Leich l’cha – or, L’chi lach in the feminine form – ‘Go for yourself’ … vehyeih b’rachah – ‘then be a blessing’. We can spend a lot of time being disturbed and preoccupied with the burden of our people’s destiny and our mixed experience of blessings and curses. We can see ourselves as passive recipients of external forces, angelic or demonic. We can retreat into our Jewish enclaves or flee into the wide world beyond, but ultimately, each one of us is addressed by this imperative. The power to bless and to curse is not simply beyond us – a force we are subjected to. Rather, it is a power and a potential within each and every one of us. And so, each one of us is called upon to be a blessing for ourselves, for the sake of our people and for the sake of humanity:

… in you shall all the families of the earth be blessed.

========================

▶ What this exercise asks:
1 - Extract everything in the passage on blessing from "Leich l’cha –" down to "earth be blessed.".
2 - Can you continue the passage on blessing from the point where it stops?
The listing after the passage on blessing isn't needed.

▶ Records from a collection:
========================

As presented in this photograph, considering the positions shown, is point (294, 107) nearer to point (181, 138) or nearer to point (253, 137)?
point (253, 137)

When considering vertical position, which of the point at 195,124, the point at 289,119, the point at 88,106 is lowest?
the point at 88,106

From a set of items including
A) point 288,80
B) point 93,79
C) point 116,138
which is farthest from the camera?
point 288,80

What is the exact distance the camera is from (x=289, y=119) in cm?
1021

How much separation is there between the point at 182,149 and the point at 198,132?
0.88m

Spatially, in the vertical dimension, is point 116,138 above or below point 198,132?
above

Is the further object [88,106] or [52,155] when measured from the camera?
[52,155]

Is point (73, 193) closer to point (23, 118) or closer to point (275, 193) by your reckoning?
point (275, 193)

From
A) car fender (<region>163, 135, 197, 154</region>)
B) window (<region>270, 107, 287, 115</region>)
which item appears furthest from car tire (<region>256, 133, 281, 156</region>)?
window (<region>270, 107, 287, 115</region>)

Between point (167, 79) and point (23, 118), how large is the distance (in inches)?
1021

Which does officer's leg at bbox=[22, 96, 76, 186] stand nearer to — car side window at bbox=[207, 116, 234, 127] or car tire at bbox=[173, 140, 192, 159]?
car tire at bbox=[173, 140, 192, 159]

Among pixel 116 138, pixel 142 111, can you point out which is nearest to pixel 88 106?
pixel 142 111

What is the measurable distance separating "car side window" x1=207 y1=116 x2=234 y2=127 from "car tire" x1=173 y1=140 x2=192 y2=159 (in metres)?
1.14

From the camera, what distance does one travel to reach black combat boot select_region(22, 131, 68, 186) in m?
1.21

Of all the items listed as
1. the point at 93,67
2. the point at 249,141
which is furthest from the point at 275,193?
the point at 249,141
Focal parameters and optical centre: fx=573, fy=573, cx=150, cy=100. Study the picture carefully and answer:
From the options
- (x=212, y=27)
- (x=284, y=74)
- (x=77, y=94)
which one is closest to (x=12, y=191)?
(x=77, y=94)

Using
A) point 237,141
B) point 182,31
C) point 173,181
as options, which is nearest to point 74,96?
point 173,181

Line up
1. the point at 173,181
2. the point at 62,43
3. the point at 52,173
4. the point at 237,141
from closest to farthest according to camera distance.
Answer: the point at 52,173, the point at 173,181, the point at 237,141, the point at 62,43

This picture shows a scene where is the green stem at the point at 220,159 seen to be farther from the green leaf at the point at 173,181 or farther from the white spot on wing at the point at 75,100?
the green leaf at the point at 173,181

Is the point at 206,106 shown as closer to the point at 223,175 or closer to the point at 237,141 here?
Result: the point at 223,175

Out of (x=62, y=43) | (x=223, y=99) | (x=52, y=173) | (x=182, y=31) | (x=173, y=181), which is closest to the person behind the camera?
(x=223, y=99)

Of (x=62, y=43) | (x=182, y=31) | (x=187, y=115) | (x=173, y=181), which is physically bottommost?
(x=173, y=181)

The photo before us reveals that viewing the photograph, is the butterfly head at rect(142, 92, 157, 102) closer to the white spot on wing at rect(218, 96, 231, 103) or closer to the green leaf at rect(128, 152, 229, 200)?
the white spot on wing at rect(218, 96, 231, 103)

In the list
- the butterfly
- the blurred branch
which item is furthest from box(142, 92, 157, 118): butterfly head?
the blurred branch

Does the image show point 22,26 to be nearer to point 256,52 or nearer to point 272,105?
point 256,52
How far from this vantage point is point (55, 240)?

========================

▶ Results of the tasks:
1 -
Leich l’cha – or, L’chi lach in the feminine form – ‘Go for yourself’ … vehyeih b’rachah – ‘then be a blessing’. We can spend a lot of time being disturbed and preoccupied with the burden of our people’s destiny and our mixed experience of blessings and curses. We can see ourselves as passive recipients of external forces, angelic or demonic. We can retreat into our Jewish enclaves or flee into the wide world beyond, but ultimately, each one of us is addressed by this imperative. The power to bless and to curse is not simply beyond us – a force we are subjected to. Rather, it is a power and a potential within each and every one of us. And so, each one of us is called upon to be a blessing for ourselves, for the sake of our people and for the sake of humanity:

… in you shall all the families of the earth be blessed.

2 -
Rabbi Leo Baeck, the leader of pre-war German Jewry, found a very creative way of responding to Jewish destiny. He declared:[1]

Every people is a question which God addresses to humanity; and every people… must answer for its own sake and for the sake of humanity…

God questions humanity through the peoples. With the imperatives of Leich L’cha in mind, we might add that what is true of peoples is also true of each and every human being: Every person is a question which God addresses to humanity; and every person must answer for their own sake and for the sake of humanity. God questions humanity through every human being. May each one of us find our own ways of responding, and being a blessing for ourselves and for others. And let us say: Amen.

Rabbi Elizabeth Tikvah Sarah

Brighton and Hove Progressive Synagogue – Adat Shalom Ve’rei’ut

22nd June 2013 – 14th Tammuz 5773

[1] Leo Baeck, This People Israel (The Jewish Publication Society, Philadelphia, 1965), p. 402.